═══ TEXT SECTION ═══
Debnam - one of the provost's new "cluster" hires with joint appointments in both the Curry School of Education and in nursing - is working to create a novel app for adolescents that screens and offers help for relationship violence.

Given your work with adolescents, you offer an important perspective to nurses and teachers in particular. How did your professional career begin?

i-letter  grew up in Baltimore City, part of a close family and one that was very church-centered, but at the same time had a lot of friends with problems they didn’t know how to deal with … skipping school, getting into drugs … and back then, I figured that studying psychology would be my way of helping.

What I didn’t realize when I started out is that psychology has a very individualized focus while public health has a broader focus. I’d seen things in my own community that I wanted to change and found myself too wanting to DO something, not just study people and things.

What then?

After [earning a degree in psychology, doing an internship funded by NIH, completing a masters in public health at UNC Chapel Hill and] a brief stint at the State Department of Health, I began work at the Johns Hopkins Center for the Prevention of Youth Violence at where I worked on studies that brought me into schools, doing teacher training, evaluation, data analysis and observation… The University of Maryland doctoral program allowed me to continue my work related to spirituality, wellness, and relationships and how, especially adolescent girls viewed healthy and unhealthy relationships.

Why do adolescents interest you so much?

I have a lot of friends who say, ‘College was my glory day,’ but I feel as though my high school days were my glory days. There was a lot going on around me, so many thoughts and feelings I remember about working, school, friends, family, and relationships. I truly believe that if we can help people a little earlier, while they’re still young and full of hope, and can make changes that will carry them into adulthood – that’s really where we get the biggest bang for our buck.

I also think this is a group to which we need to listen more … adolescents are challenging, insightful, thoughtful, and if we work with them right, they keep a positive trajectory.

What are you working on now?

There’s an app that’s being used by college-aged students focused on safety planning surrounding dating violence -- originally developed by the One Love Foundation and Nancy Glass at Johns Hopkins School of Nursing -- that I want to take further to focus on the issues adolescents face. To do that, I’ll meet with young people in focus groups to go through Glass’s original app to see what they see is relevant, and what’s missing. That’s the great thing about adolescents; they’ll tell you. They’ll be blunt.

[An app is a useful intervention for this group because] sometimes, when you’re worried about others’ judgement, it becomes easier to tell an inanimate object – the phone, the device – about a problem. As a first point of contact or an assessment, I think an app like this would make [the abuse] real.

Do you think pediatricians and nurse practitioners who see adolescent patients screen them for violence?

I would love that. Kids today are in emotional and sometimes physical relationships as young as 5th and 6th grade. And while clinicians are certainly aware of dating violence, a lot of times they have so many other things to screen for that unless there are red flags – a pregnancy scare, a bruise, a sexually transmitted infection – it’s not something that comes up during a routine visit.

Ten percent of adolescents have been physically abused by a partner – not as high as substance use, but still an immense problem. If we can help them see the difference between healthy and unhealthy relationships while they’re still young, we stand a better chance of helping them find healthy relationships in adulthood.
═══
• **WHAT THIS TASK INVOLVES**: Can you repeat the interview from "Debnam - one" to "professional career begin?" word for word? The entries that follow have nothing to do with the interview.
═══ INFORMATION ═══
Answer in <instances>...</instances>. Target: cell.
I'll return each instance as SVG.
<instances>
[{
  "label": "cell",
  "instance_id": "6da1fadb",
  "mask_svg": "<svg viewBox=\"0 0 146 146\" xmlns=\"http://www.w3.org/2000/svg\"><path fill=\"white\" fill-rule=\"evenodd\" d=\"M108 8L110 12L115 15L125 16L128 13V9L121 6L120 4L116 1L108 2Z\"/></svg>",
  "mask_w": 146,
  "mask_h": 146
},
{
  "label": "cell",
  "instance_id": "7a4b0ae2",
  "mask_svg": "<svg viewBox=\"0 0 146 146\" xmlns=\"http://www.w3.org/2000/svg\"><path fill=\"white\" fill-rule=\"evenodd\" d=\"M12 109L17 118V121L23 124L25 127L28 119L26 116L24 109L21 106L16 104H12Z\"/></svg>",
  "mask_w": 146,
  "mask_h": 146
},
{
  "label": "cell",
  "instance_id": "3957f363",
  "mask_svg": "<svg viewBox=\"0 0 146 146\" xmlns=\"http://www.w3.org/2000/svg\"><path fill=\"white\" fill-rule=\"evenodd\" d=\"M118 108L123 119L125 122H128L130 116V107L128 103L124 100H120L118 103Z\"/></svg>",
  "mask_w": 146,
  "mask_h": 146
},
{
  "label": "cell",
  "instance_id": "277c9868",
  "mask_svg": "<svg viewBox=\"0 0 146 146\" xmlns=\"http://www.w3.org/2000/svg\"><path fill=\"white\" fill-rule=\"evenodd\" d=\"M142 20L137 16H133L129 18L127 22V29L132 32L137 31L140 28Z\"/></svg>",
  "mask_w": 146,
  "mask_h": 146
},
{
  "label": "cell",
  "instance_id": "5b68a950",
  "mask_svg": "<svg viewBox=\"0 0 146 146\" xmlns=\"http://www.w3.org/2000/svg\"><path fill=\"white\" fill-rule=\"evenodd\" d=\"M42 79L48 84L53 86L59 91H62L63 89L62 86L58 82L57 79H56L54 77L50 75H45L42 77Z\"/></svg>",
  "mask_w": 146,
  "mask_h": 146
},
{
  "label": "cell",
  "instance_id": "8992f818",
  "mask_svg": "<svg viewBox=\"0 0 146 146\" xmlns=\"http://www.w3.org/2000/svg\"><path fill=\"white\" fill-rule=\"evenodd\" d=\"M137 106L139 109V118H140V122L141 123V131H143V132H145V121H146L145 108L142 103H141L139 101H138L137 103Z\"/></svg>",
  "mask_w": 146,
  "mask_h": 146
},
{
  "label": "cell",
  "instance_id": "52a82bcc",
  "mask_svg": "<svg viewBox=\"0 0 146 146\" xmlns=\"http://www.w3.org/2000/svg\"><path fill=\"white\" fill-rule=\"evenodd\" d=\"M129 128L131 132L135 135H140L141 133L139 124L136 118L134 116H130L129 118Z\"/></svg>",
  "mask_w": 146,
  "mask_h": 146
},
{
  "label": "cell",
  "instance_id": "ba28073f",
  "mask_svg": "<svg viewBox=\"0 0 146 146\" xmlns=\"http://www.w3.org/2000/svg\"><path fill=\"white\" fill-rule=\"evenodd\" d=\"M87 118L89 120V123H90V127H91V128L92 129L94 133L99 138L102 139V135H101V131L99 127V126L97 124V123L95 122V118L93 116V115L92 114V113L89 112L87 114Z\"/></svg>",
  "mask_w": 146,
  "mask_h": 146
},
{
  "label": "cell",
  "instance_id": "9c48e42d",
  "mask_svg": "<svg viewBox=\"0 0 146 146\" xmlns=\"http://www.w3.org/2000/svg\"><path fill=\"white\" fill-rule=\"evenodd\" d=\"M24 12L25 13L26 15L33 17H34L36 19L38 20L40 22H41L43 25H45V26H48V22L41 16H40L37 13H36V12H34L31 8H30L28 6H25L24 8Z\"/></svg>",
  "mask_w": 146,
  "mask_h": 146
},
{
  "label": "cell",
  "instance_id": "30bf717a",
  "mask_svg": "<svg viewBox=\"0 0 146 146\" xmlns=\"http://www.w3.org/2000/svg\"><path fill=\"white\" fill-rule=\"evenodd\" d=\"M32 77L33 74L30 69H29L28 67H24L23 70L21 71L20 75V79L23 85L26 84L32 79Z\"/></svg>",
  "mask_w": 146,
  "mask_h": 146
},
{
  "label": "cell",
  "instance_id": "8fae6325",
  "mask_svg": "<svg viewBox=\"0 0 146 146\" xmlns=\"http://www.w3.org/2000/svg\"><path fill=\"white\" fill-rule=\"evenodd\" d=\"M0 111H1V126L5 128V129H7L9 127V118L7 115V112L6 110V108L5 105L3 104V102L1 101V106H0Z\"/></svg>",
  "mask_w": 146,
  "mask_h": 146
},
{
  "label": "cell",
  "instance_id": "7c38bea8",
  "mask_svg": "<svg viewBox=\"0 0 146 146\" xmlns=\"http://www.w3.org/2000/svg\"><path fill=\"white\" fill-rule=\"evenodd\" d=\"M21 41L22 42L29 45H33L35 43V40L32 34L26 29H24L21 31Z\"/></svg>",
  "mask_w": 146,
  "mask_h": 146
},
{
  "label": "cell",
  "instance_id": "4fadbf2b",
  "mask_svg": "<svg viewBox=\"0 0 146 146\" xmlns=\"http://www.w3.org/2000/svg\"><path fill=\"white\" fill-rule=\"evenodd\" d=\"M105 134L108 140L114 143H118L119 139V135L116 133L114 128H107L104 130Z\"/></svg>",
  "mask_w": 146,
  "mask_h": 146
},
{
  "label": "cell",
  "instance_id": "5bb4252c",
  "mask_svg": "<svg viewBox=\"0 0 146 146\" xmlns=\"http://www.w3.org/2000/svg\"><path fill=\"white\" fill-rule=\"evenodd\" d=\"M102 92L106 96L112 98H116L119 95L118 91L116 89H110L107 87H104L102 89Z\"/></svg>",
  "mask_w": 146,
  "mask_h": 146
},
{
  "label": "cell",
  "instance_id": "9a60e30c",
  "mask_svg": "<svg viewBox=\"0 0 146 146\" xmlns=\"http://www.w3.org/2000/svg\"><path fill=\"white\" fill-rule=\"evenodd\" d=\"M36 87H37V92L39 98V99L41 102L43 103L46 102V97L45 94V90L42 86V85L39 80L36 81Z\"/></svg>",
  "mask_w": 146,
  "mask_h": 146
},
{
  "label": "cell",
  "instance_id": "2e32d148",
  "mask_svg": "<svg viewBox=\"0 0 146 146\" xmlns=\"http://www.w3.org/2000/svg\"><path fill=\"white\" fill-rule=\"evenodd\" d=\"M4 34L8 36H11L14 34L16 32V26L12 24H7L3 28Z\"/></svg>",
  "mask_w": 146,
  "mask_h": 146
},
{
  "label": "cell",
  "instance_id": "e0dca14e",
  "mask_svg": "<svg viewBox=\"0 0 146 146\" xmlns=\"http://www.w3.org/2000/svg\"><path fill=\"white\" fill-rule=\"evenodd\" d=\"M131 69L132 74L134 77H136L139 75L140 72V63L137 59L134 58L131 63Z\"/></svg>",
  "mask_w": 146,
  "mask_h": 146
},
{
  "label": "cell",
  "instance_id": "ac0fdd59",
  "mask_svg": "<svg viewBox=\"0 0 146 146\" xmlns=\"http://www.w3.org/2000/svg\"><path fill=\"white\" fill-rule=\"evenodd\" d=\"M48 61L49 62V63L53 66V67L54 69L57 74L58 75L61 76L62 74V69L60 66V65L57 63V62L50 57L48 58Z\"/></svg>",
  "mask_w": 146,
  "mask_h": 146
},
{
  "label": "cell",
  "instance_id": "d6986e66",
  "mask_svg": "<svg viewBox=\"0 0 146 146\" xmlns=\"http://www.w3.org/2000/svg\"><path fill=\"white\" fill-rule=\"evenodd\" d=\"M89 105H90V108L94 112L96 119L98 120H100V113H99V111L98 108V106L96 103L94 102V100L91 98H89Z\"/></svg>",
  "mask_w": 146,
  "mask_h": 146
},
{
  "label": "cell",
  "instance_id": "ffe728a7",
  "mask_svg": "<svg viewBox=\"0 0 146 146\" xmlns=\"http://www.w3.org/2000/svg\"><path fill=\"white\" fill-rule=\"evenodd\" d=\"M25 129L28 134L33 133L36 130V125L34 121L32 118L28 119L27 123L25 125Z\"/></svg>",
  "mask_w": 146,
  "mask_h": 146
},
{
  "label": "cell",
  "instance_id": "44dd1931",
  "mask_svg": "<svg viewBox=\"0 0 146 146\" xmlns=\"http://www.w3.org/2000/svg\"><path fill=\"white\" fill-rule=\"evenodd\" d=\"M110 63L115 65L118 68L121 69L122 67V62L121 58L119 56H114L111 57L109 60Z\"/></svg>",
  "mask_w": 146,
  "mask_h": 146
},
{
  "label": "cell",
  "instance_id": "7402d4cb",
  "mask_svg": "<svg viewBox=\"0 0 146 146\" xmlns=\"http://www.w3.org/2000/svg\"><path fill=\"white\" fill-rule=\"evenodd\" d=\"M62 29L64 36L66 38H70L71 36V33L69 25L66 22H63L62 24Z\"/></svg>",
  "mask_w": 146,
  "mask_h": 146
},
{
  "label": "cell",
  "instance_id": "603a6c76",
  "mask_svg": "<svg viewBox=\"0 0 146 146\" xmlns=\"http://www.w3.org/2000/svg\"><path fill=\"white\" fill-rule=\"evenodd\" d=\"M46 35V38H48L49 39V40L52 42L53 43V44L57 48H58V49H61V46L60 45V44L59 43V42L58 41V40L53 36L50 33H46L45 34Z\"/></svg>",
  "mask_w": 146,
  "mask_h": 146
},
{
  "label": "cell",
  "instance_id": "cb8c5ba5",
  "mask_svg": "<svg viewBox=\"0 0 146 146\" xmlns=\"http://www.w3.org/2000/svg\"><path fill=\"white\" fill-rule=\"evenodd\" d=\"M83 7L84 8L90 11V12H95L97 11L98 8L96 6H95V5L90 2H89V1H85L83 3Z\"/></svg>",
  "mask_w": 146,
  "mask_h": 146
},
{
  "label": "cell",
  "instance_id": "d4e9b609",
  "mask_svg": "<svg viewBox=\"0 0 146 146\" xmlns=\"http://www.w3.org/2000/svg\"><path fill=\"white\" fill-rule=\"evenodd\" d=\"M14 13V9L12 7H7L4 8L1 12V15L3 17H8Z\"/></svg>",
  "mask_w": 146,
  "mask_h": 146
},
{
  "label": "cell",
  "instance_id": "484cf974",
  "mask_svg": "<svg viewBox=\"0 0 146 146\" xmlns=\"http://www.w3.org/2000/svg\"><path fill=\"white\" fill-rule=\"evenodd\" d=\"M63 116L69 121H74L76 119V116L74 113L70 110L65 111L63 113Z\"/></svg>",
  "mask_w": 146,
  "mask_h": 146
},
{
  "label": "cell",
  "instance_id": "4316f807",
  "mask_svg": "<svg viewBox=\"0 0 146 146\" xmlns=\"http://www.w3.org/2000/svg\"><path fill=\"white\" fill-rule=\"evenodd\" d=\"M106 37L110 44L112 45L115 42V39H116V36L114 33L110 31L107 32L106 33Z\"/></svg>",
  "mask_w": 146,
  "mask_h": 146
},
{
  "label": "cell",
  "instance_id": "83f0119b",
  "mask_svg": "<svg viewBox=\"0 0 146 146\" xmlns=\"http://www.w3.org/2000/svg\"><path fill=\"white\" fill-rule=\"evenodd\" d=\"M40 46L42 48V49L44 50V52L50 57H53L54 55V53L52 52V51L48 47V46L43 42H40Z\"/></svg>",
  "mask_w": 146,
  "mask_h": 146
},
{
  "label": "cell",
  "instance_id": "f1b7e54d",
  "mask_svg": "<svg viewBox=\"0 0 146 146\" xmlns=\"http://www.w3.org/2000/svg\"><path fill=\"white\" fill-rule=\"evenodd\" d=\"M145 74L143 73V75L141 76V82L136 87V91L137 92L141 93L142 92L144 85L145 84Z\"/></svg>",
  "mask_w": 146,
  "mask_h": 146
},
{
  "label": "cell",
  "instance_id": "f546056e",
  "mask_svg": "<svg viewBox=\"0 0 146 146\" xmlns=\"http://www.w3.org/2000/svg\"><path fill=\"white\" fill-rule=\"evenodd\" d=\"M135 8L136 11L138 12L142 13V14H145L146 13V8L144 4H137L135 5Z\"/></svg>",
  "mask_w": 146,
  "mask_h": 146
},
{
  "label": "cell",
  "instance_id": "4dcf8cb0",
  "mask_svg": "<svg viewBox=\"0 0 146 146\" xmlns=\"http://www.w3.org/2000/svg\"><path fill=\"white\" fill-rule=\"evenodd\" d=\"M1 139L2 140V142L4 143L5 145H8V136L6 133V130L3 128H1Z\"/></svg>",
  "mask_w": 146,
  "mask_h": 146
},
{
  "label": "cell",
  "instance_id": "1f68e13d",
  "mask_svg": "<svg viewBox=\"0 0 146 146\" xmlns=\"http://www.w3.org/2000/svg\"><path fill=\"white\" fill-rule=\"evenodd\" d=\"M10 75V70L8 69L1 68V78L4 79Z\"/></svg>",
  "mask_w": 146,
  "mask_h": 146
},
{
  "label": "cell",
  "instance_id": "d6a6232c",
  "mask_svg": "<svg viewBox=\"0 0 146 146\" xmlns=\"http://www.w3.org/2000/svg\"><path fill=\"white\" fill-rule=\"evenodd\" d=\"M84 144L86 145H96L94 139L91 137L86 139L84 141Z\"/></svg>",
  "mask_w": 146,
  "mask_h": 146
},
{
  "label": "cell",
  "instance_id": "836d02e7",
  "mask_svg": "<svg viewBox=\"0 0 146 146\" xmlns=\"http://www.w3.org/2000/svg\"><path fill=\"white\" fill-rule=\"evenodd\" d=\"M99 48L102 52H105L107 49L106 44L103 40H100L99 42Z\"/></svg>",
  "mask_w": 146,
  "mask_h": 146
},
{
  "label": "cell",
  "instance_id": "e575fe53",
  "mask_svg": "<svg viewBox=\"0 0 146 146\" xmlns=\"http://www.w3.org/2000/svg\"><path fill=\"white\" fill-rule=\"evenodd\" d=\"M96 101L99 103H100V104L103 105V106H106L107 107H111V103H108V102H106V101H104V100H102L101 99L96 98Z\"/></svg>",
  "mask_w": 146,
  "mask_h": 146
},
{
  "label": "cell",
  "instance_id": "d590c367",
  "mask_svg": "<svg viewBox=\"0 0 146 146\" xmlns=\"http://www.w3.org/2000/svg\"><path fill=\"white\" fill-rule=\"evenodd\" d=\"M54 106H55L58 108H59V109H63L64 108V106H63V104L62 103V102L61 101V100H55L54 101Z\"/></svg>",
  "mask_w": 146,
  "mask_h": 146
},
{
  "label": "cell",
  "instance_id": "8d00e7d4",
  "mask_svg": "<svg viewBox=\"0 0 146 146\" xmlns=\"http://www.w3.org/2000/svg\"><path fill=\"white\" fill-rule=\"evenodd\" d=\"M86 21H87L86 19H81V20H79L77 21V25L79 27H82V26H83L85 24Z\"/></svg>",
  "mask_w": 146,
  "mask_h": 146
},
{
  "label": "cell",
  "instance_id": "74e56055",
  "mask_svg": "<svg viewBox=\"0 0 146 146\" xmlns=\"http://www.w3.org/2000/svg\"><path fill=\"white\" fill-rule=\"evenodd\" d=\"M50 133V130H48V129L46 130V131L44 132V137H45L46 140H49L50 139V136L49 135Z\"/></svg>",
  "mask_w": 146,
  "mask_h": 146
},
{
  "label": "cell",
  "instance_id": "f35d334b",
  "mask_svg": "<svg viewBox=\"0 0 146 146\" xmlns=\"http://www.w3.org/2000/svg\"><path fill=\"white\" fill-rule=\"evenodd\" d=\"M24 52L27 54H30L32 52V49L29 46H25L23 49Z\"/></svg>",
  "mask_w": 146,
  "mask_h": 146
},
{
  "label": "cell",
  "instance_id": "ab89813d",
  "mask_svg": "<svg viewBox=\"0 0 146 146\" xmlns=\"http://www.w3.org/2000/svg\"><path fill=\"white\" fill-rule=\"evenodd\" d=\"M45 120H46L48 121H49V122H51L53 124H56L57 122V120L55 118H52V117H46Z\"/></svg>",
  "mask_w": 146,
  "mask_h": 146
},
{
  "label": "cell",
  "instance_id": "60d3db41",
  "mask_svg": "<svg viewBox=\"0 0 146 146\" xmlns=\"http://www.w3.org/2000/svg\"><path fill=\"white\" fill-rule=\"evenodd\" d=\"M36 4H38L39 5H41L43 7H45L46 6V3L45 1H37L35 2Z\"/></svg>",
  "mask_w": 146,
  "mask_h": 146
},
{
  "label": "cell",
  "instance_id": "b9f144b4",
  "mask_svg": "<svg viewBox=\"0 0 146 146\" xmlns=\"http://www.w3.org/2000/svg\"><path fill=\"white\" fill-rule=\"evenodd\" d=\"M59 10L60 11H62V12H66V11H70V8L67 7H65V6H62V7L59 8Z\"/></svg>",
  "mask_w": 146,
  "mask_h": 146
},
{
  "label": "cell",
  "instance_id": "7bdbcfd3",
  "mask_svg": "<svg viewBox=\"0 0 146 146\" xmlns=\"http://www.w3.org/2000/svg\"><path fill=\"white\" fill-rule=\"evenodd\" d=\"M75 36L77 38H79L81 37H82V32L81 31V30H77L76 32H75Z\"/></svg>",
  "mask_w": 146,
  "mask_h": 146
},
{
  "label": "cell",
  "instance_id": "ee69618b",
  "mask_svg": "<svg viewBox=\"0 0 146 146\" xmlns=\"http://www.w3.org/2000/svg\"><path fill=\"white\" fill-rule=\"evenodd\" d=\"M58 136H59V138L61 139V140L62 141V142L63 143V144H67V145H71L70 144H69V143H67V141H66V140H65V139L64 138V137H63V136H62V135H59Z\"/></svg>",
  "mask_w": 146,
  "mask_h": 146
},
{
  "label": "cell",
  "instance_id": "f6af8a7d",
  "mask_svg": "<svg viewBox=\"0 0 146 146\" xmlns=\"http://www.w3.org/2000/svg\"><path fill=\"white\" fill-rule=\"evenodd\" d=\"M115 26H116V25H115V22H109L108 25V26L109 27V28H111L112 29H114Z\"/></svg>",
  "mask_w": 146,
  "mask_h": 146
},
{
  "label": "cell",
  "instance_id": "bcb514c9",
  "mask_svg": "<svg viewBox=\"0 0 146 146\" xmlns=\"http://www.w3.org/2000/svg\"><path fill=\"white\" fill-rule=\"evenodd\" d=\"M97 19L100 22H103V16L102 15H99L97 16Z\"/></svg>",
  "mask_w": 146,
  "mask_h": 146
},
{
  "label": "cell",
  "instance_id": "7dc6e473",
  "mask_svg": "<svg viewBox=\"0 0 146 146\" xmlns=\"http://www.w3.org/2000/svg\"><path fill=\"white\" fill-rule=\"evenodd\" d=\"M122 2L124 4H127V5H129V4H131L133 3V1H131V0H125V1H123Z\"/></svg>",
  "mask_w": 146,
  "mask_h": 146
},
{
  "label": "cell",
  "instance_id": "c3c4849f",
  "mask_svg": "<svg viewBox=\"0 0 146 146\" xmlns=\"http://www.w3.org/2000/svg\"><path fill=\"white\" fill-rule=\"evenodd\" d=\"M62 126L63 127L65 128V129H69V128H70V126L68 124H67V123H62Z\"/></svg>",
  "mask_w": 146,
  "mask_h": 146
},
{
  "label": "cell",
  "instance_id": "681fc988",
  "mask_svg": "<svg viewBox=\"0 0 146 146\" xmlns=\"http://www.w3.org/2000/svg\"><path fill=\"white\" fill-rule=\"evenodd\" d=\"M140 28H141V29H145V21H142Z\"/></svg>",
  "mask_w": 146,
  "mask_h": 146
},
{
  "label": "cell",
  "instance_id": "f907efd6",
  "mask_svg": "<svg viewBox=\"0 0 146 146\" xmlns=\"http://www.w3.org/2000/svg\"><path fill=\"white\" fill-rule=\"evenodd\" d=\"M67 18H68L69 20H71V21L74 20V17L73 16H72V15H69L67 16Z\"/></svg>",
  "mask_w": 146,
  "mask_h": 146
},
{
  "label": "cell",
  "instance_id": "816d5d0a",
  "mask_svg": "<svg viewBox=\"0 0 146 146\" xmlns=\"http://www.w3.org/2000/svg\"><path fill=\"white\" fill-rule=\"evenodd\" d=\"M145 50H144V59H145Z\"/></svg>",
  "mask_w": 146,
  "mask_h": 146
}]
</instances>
═══
• **WRITTEN ANSWER**:
Debnam - one of the provost's new "cluster" hires with joint appointments in both the Curry School of Education and in nursing - is working to create a novel app for adolescents that screens and offers help for relationship violence.

Given your work with adolescents, you offer an important perspective to nurses and teachers in particular. How did your professional career begin?